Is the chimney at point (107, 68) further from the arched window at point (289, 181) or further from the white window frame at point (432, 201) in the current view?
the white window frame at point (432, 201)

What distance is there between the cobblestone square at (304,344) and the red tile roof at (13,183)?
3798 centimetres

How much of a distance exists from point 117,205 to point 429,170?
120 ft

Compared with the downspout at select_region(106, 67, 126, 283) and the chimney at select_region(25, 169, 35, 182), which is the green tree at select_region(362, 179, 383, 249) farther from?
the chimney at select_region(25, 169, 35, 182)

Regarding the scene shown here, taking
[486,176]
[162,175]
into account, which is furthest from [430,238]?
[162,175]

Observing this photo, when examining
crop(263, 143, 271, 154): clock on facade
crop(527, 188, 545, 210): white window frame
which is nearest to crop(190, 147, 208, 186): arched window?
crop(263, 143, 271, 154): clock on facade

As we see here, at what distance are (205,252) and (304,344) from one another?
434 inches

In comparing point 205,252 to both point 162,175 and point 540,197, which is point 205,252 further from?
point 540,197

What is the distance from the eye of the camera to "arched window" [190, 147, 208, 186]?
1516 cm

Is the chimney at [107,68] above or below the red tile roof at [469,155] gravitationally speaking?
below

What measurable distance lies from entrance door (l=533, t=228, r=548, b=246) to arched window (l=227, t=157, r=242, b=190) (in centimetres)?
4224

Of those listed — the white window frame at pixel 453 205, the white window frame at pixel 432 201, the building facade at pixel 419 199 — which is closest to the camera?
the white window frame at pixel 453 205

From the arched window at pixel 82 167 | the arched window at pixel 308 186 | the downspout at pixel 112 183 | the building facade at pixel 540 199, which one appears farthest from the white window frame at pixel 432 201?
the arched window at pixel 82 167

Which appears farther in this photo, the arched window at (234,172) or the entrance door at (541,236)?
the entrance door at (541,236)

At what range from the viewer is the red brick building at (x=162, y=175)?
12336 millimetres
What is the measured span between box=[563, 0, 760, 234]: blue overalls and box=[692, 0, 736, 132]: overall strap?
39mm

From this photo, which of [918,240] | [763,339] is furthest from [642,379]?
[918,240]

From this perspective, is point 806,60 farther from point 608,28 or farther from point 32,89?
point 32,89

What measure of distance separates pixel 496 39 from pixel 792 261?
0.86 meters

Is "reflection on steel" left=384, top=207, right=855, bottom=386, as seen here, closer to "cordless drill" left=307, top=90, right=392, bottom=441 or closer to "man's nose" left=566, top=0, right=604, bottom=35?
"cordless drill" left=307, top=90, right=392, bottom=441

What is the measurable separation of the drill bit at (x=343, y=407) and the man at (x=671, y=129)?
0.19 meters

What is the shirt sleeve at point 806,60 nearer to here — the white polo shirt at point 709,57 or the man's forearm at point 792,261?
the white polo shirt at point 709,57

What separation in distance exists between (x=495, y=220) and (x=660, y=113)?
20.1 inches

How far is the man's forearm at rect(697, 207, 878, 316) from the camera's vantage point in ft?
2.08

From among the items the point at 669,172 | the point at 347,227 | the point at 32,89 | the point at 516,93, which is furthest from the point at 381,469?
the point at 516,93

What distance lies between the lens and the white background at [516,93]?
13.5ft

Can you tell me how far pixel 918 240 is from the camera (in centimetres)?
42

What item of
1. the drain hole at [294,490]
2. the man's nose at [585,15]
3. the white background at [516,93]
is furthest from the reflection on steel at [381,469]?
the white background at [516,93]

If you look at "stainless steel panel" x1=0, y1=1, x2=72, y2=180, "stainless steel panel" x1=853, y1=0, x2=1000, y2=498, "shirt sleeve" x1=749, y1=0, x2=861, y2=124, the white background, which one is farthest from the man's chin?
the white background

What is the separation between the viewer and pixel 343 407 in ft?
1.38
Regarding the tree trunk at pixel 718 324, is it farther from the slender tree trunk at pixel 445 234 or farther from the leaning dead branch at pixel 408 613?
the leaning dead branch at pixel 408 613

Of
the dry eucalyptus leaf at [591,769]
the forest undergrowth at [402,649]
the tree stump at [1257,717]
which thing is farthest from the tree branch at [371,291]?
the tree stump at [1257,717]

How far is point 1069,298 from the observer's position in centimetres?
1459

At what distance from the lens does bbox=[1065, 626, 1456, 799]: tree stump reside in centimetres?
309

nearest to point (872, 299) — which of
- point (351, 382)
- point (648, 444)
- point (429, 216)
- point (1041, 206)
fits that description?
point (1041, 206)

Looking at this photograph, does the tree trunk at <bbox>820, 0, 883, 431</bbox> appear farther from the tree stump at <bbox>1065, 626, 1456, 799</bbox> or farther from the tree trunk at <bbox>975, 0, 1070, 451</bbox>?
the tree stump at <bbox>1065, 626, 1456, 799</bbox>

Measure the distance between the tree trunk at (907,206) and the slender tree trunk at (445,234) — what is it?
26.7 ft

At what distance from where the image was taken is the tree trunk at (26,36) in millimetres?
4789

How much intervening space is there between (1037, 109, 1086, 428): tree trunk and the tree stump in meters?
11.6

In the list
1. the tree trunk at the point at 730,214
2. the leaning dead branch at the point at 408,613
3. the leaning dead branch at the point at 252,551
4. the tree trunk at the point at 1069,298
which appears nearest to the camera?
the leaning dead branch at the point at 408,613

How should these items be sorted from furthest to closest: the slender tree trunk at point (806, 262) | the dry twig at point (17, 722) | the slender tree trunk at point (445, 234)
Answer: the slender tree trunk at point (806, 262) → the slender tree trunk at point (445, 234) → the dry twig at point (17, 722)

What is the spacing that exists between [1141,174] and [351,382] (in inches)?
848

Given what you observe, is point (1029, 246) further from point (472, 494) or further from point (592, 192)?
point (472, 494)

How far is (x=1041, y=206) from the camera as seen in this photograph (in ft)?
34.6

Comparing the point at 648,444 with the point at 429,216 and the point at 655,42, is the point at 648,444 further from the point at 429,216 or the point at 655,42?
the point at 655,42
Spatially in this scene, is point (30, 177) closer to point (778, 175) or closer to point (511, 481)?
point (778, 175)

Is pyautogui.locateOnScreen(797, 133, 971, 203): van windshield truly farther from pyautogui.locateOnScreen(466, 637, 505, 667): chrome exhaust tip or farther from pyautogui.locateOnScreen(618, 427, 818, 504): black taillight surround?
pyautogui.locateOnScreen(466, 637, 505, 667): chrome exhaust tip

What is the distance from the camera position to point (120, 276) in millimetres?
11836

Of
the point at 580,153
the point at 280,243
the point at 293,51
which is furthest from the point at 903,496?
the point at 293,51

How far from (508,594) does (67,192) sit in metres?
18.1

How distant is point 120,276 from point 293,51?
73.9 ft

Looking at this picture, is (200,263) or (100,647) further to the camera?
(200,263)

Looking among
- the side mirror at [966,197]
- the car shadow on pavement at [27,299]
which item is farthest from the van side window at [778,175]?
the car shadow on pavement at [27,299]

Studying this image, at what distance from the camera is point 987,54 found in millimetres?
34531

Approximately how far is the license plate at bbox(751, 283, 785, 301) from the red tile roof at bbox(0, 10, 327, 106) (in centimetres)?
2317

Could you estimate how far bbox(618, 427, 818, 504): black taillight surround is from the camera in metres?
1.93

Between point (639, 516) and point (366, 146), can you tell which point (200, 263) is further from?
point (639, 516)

EXERCISE REQUIREMENTS: Only the lines from the one holding "Given what you" through the end of the listing should be given again, exactly and with both ends included.

ANSWER TO THE PROBLEM:
Given what you observe, is point (1029, 246) further from point (472, 494) or further from point (592, 192)?
point (472, 494)

How far is (x=1041, y=206) from the camera as seen in this photograph (in ft)?
34.6

Comparing the point at 648,444 with the point at 429,216 and the point at 655,42, is the point at 648,444 further from the point at 429,216 or the point at 655,42?
the point at 655,42
Spatially in this scene, is point (30, 177) closer to point (778, 175) or closer to point (511, 481)?
point (778, 175)

Is pyautogui.locateOnScreen(797, 133, 971, 203): van windshield truly farther from pyautogui.locateOnScreen(466, 637, 505, 667): chrome exhaust tip or farther from pyautogui.locateOnScreen(618, 427, 818, 504): black taillight surround?
pyautogui.locateOnScreen(466, 637, 505, 667): chrome exhaust tip

What is the distance from the camera position to point (120, 276) in millimetres?
11836

Of
the point at 580,153
the point at 280,243
the point at 293,51
which is furthest from the point at 903,496?
the point at 293,51

How far from (508,594) does (67,192) sit in metres?
18.1

How distant is point 120,276 from point 293,51?
73.9 ft

Looking at this picture, is (200,263) or (100,647) further to the camera?
(200,263)

Looking among
- the side mirror at [966,197]
- the car shadow on pavement at [27,299]
which item is farthest from the van side window at [778,175]?
the car shadow on pavement at [27,299]

Studying this image, at what distance from the camera is point 987,54 found in millimetres?
34531

Approximately how far is the license plate at bbox(751, 283, 785, 301) from the red tile roof at bbox(0, 10, 327, 106) (in centimetres)?
2317

Could you estimate how far bbox(618, 427, 818, 504): black taillight surround is from the camera in metres?
1.93

Between point (639, 516) and point (366, 146), can you tell which point (200, 263) is further from?
point (639, 516)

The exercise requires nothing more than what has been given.